Mar. 7th, 2020

It's a good day when I can think of dozens of things to do, and they all sound like a good idea. When it's not a good day, I think of dozens of things, but most of them don't sound like fun, and the ones that do seem impossible--and the ones that I really don't want to do seem imperative, yet also impossible. This was a good day--which it would have been anyway, because it's the Philosopher's birthday! A day of joy, when a remarkable person came into this world. Also quite an accomplishment for me, since I knit his bones and flesh together with magic and hard work. Today, we slept unexpectedly late, and the sun was up in a blue sky when we got up. As it turned out, I didn't get around to very many of those dozens of things, but spent a pleasant sunny morning pottering about, doing the Sparrowhawk's laundry so he wouldn't have to lug it down two flights of stairs, and putting away my own.

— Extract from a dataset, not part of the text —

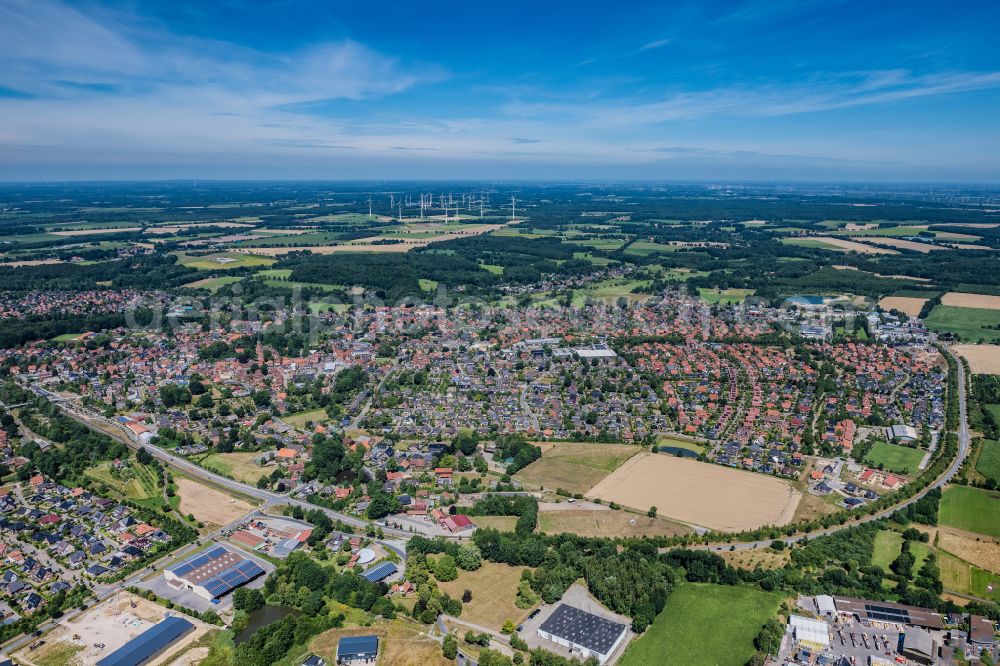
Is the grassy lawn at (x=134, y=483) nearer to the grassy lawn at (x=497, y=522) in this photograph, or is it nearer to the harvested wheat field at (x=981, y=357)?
the grassy lawn at (x=497, y=522)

I went for a walk and saw buds beginning to show on the trees. I walked past the garden store and saw people going in to shop, always a hopeful sign. I walked past the nuns' buildings and saw old ladies bookin' it around the parking lot with their walkers. I saw some kids playing catch in the front yard with their dad. The neighbors who keep bees have lots of supers on their hive. I hope that means the bees had a good year and survived the winter. It makes me happy to be out and about, and to see other people busy going about their lives and taking an interest in the world. Birds are chirping and wind chimes tinkling. Hopeful clusters of daffodil shoots are coming up. The thing about my dreams from last night--healing from the inside out, living in a world of mutual kindness and satisfying work--is that those are things we could actually have if we all just dreamed hard enough.